The former. I think that the sampling rate has been consistently 44100 Hz; this is the standard for most broadcasts, right? Bitrate is 1411kbps.

"What was the highest peak frequency you saw? I tried to replicate this with Javier Baez's last home run (August 18, 9th inning, 8:36.67 into the condensed game) and got 2.8 kHz. I suspect some operator error, though."

Yep, that's the same as what I got. Wow, was that loud. That's the highest peak frequency I've seen, but that's also the hardest hit ball I've seen in some time, so maybe that's alright.

"How did you decide how large to make the window of analysis around each bat crack?"

This was arbitrary; I basically recorded about two seconds up and downstream of each hit, and then manually selected from that a little bit immediately around the spike of the hit (until the vibrations visibly died down). Eventually, I settled into a pretty consistent rhythm of getting about a tenth of a second on either side.
Dutchleaguer
8/21
Love the post and the idea, and look forward to seeing the correlations when more data comes in.

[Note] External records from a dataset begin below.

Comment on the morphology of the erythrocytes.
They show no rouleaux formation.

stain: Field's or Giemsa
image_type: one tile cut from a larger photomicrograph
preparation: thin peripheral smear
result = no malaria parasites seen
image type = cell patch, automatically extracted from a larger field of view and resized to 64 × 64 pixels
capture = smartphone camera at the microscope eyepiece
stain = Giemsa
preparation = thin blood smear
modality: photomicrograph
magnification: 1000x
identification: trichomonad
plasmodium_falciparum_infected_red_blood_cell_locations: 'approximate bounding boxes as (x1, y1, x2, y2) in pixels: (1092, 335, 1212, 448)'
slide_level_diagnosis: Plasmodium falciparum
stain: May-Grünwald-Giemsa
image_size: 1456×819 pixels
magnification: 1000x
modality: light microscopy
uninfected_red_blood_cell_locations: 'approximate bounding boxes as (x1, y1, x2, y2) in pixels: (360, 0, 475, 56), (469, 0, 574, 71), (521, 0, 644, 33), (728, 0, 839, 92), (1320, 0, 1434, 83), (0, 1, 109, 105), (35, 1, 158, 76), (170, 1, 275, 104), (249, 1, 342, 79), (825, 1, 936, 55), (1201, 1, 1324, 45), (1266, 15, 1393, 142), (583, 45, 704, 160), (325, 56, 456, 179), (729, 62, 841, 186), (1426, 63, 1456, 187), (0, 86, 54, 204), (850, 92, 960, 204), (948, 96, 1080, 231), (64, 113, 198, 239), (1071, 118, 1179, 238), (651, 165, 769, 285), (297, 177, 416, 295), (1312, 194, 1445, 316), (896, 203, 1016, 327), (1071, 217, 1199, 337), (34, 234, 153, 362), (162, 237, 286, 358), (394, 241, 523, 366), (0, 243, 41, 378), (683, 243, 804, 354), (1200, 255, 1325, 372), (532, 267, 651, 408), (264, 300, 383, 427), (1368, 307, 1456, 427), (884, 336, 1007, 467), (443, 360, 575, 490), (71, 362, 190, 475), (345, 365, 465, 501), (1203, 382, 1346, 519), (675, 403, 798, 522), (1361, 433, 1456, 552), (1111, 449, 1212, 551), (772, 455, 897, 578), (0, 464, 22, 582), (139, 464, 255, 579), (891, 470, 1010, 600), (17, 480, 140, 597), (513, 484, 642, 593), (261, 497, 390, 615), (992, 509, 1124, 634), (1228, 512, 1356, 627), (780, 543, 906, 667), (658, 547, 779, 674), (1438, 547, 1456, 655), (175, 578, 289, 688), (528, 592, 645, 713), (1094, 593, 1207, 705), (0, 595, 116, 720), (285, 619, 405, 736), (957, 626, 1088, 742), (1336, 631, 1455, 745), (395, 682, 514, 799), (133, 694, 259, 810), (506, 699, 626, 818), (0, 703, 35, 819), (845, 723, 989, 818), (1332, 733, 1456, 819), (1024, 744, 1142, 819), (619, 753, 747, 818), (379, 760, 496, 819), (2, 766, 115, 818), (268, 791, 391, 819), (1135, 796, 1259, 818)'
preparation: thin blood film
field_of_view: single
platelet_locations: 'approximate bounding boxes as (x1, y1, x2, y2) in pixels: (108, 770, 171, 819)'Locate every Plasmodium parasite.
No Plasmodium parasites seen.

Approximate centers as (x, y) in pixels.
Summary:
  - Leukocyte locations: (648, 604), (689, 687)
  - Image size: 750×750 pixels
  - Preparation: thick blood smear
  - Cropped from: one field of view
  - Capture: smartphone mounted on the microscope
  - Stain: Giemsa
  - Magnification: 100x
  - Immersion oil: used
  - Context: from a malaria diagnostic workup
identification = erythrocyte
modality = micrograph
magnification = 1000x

I've always been perplexed by that little window of amplified sound in MLB broadcasts when the ball is delivered -- it's like they turn up certain mics for a second. It's cool, but the crowd sound is also amplified at the same time, so for a split second you get all this crowd noise along with the crack (or the sound of the ball hitting the catcher's glove, which is also cool).
rdemaro
8/21
Really interesting work, Robert. I enjoy how your brain works, sir.
nada012
8/21
Thanks, Rocco--the feeling is mutual.